The demon peers at Bud with beady eyes sunk in a face that looks much too small for its oversized cranium. “So fucking what?”

“So… fuck… what…” Bud walks in a half-circle around his trunk in awe of the shitting demon and the inhumanly malodorous excrement splattering the inside of his cab. He uses one hand to hold his straggly gray hair out of his face and levels the M-16 at the demon with the other. “Go shit somewhere else. My favorite Hendrix CD was in there, you stinking son of a bitch!”

The fat demon shudders, farts, and launches one more explosive shit into the truck before telling Bud, “Really you should worry about them.” He nods his large head/tiny face in Leon’s direction.

Leon looks shakes his head at Bud. “Butthole Beezlebub stinky drain stain, Bud.”

“Aw, shit, Leon, are you drinking from your straw?”

“Fuckrag,” Leon says and takes a big swig.

Bud opens his mouth to warn Leon about the straw, but when he sees the three zombies in desert camo stumble from around the corner, “Turn the fuck around, Leon!” comes out instead.

Leon says, “Twatsniff?”

The fat demon shitting in Bud’s truck laughs, and Bud screams, “TURN AROUND,” at Leon before rounding on the obese shitter.

“Fuck you,” Bud tells the demon, and he lets loose a burst of fire. The demon flaps his tiny wings, and the bullets stop in midair. He puckers his tiny shriveled demon lips and blows a kiss at Bud. Then he shits more.

Leon finally turns, drops his backpack, and raises his battleaxe. The three Army zombies stumble forward, each covered in boils and sores leaking orange goo, arms raised at Leon. Leon rushes forward as Bud’s gunshots ring out. He swings the axe like a baseball bat and takes the first zombie’s head clean off.
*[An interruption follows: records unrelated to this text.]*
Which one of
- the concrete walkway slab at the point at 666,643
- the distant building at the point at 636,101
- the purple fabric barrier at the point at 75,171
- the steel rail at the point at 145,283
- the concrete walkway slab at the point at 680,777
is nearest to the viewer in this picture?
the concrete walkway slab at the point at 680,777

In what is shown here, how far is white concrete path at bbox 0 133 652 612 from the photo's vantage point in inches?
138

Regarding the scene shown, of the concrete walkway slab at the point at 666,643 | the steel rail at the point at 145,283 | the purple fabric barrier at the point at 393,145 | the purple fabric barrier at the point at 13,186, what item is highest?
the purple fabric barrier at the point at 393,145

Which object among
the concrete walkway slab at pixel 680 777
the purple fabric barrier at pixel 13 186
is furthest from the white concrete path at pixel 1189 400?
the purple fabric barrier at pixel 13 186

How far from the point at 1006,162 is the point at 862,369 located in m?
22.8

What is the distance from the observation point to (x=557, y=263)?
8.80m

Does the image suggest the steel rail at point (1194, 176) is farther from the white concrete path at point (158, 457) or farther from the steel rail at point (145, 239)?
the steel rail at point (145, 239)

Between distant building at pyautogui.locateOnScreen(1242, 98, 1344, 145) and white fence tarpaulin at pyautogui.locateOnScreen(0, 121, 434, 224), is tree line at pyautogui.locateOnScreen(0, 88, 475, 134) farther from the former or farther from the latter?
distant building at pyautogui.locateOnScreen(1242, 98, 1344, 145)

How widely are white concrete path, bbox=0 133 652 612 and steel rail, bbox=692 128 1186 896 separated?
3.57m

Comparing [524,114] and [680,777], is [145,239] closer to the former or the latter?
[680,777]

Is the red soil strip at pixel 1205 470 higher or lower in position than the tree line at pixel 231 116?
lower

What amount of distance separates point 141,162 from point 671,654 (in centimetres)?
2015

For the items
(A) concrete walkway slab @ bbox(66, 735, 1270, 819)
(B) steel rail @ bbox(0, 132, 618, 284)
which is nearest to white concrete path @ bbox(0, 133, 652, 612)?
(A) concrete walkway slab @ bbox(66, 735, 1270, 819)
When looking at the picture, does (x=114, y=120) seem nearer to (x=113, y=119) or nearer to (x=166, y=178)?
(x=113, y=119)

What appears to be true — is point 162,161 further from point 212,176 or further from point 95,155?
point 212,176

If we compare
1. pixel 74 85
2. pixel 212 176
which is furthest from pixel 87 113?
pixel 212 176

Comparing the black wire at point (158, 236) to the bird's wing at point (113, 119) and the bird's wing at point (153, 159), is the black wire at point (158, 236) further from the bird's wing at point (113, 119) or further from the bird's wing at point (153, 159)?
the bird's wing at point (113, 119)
He stumbles forward from the momentum of the heavy weapon, and the other two zombies grab him by the hair.

“LESBO DEVIL GOAT RAPE,” Leon screams hoarsely before bringing the battleaxe back up next to his head. The deathly sharp blade severs all four arms from their zombie owners. Leon pulls away from the snapping monsters with four dead hands swinging from his unwashed hair. While the zombies stare dumbly at their stumps, Leon beheads them both with a single swipe. The two heads tumble to the ground in opposite directions.

The fat demon squeals and kicks his pudgy legs, which end in tiny little feet, and squeals while more bullets drop to the ground around the shit-filled pickup. Bud stomps and groans in frustration. Leon takes a step to help Bud, but six more zombies stumble around the corner, so he cracks his neck and readies himself for some good decapitating action. Two dozen more zombies shuffle up to join their brethren, and the ghouls form a half-circle around Leon as Bud fires yet again at the squealing shitting demon.

“Budddddd,” Leon says over his shoulder. He sees one of the zombie hands hanging there and slaps it back out of his vision.

“What?” Bud snaps, realizing he might just as well try to skin the immense demon with his eyes as expect the M-16 to do any good. He glances at Leon and sees the sudden swarming of zombies. “Damn.”